Ubuntu theology affirms the interaction and relationship among persons in which everyone's humanness is recognized and affirmed. It is the philosophy of reconciliation and forgiveness that expresses "respect for a person's dignity irrespective of what that person has done." In this theology and ideology, Tutu seeks restorative justice over against retributive justice to give opportunity for the healing of both the oppressed and the oppressor as children of God.

== Theological basis ==
Ubuntu theology is based on inherent value for individuals and their relationships within communities, thus mixing African culture and biblical teaching. Faustin Ntamushobora holds that this sense of community is supported by Paul's explanation in 1 Corinthians 12:12–31, in which the apostle discusses unity in diversity.

Ubuntu promotes the idea that people are truly human only in communities in the full expression of the koinonia and finds the best manifestation of this in the church, which is the space in which life in relation to God and to one's neighbour is nourished by worship and fellowship.

Ubuntu recognizes the humanity of all as created in the image of God, thus making the imago Dei the essence of humanity's identity. The imago Dei foundation of Ubuntu determines humanity and denies any one or any institution the right to decide the superiority or inferiority of the other.

== Criticism ==
Michael Battle has argued that Ubuntu theology is too heavily based on the advocacy of the person of Desmond Tutu and the South African society. This is because Tutu's influence as a spiritual leader and chairperson of the Truth and Reconciliation Commission in South Africa gave him power to introduce and pursue an ideology that spoke to the good of both the black and white races.

Molly Manyonganise holds that, as originally developed, Ubuntu theology is not gender inclusive. As an ideology that is gaining wide African acceptability, theologians have expressed concern at the lack of gender inclusivity in the discourse of Ubuntu especially with the patriarchal societies of Africa where the identity of a person is determined by the male.

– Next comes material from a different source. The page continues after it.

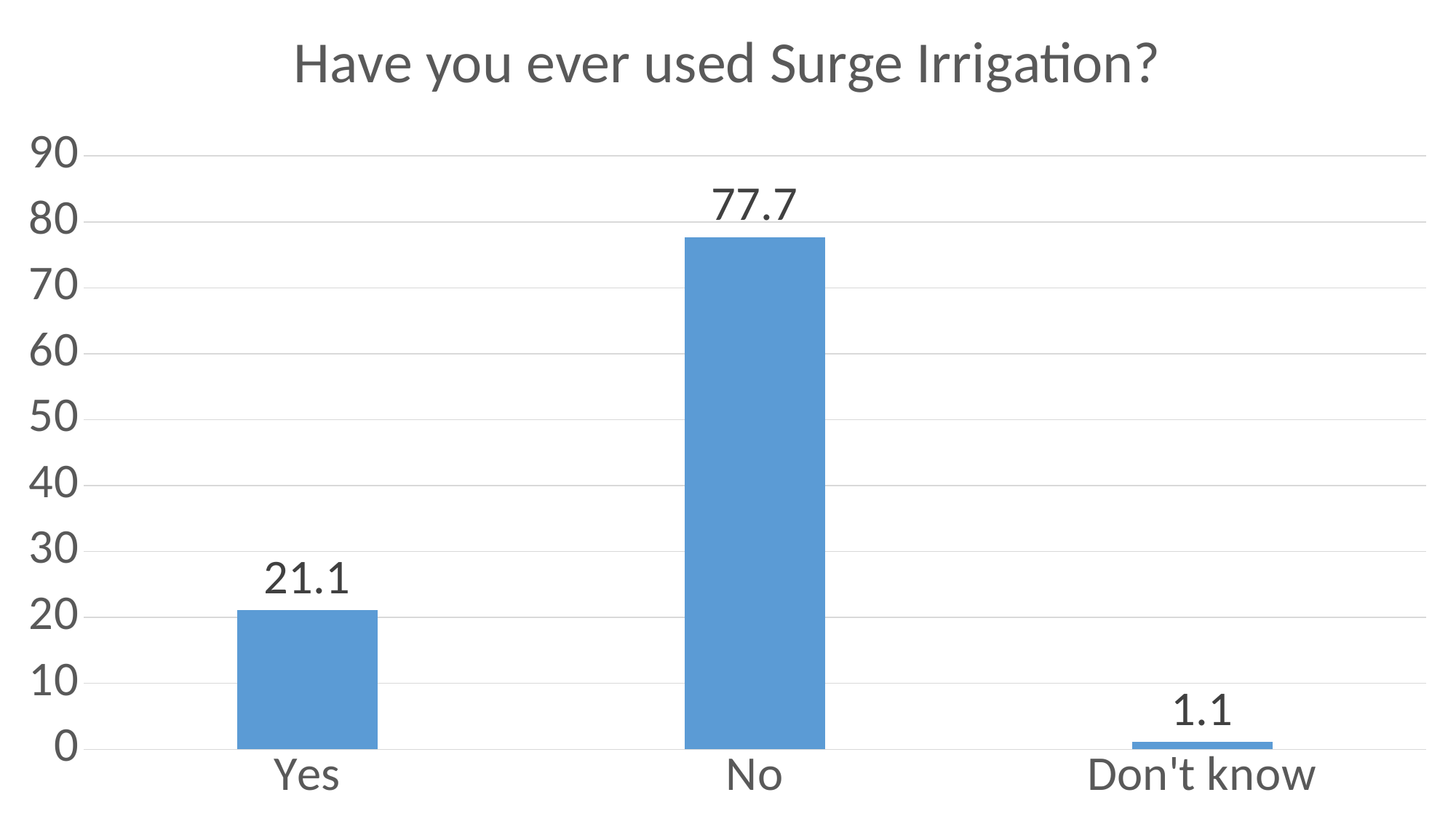
What is the difference between the values for "No" and "Yes"? 56.6 What is the value for "No"? 77.7 What is the difference between the values for "Yes" and "Don't know"? 20 How many categories are shown on the x axis? 3 What is the value for "Don't know"? 1.1 What is the title of the chart? Have you ever used Surge Irrigation? What kind of chart is shown on the slide? bar chart Which is larger, the value for "Yes" or the value for "No"? No What is the value for "Yes"? 21.1 Which category has the highest value? No Is the value for "Yes" greater or less than 30? less Which category has the lowest value? Don't know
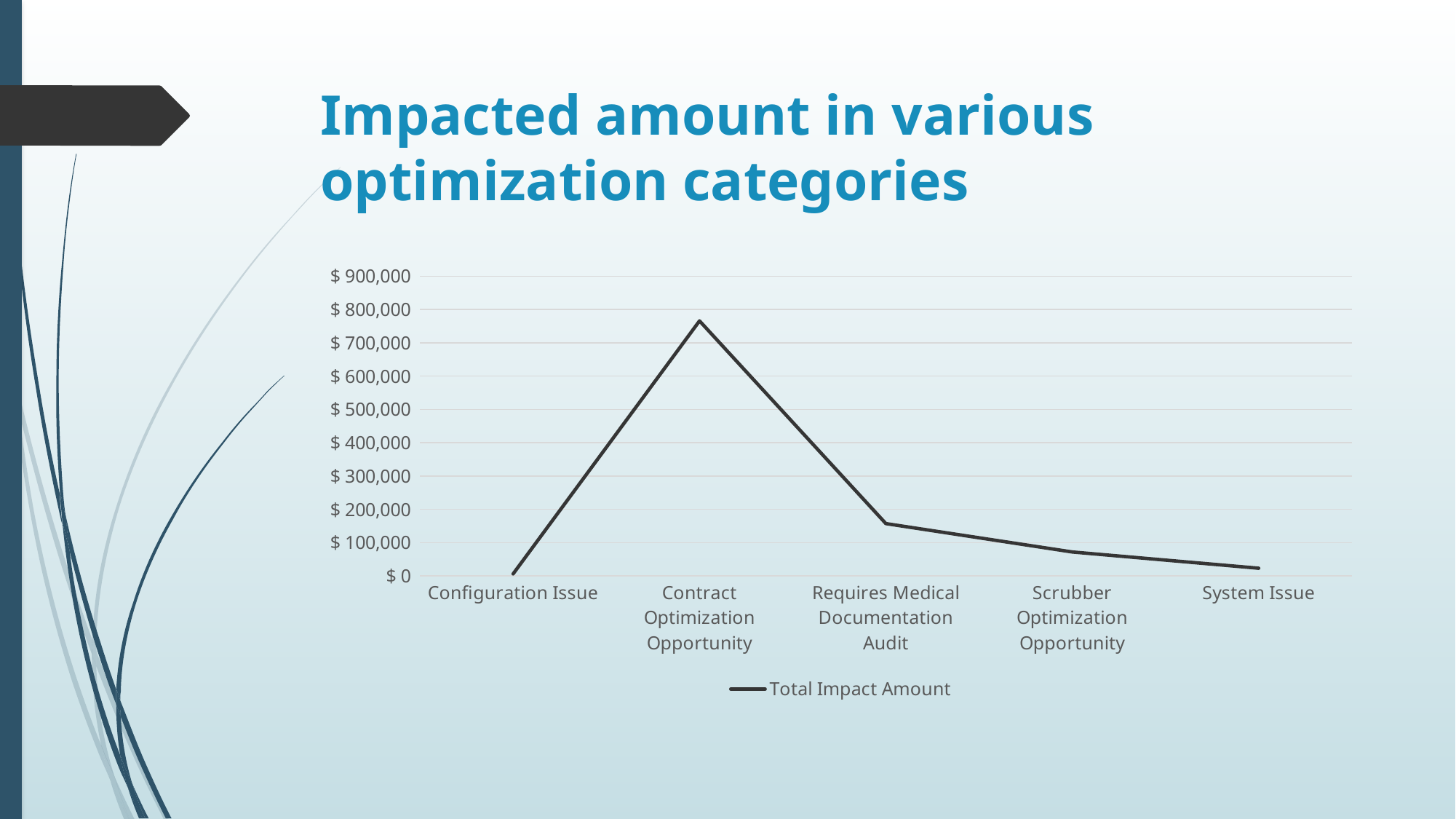
Is the Total Impact Amount for Scrubber Optimization Opportunity greater or less than $ 100,000? less Is the Total Impact Amount for Contract Optimization Opportunity greater or less than $ 700,000? greater What kind of chart is shown on the slide? line chart What is the name of the series shown in the legend? Total Impact Amount How many categories are plotted along the x axis? 5 How many series does the legend list? 1 Which category has the highest Total Impact Amount? Contract Optimization Opportunity Is the Total Impact Amount for Configuration Issue greater or less than $ 100,000? less Which has a larger Total Impact Amount, Contract Optimization Opportunity or System Issue? Contract Optimization Opportunity Which has a larger Total Impact Amount, Requires Medical Documentation Audit or Scrubber Optimization Opportunity? Requires Medical Documentation Audit Do the values rise or fall from Contract Optimization Opportunity to System Issue? fall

John W. de Gruchy has stated that Ubuntu theology is chiefly ecclesio-centric in that the church is seen as the only place for nurture and flourishing of communal relations. In this position, Ubuntu is seen not to sufficiently integrate the totality and diversity of creation.

Neville Curle has stated that There are many definitions of Ubuntu. All of them point to the humanity required from the individual and the recognition of the other person’s being. Few refer to the voluntary nature of that humanity and recognition, nor do they expand the horizons to include not only one’s produce, but one’s productive assets; even one’s life. For uBuntu to be Ubuntu, the freewill offering of that love for one’s fellow man or woman is paramount—‘This is how we know what love is. Jesus Christ laid down his life for us. And we ought to lay down our lives for our brothers and sisters’ (1 John 3:16).

Moreover, Ubuntu theology speaks specifically to the multi-racial reconciliation of the South African challenge. In this way, it is a purely contextual theology. For while restorative justice may work within the South African context, there are concerns as to whether justice is fundamentally achieved if issues are not adequately discussed.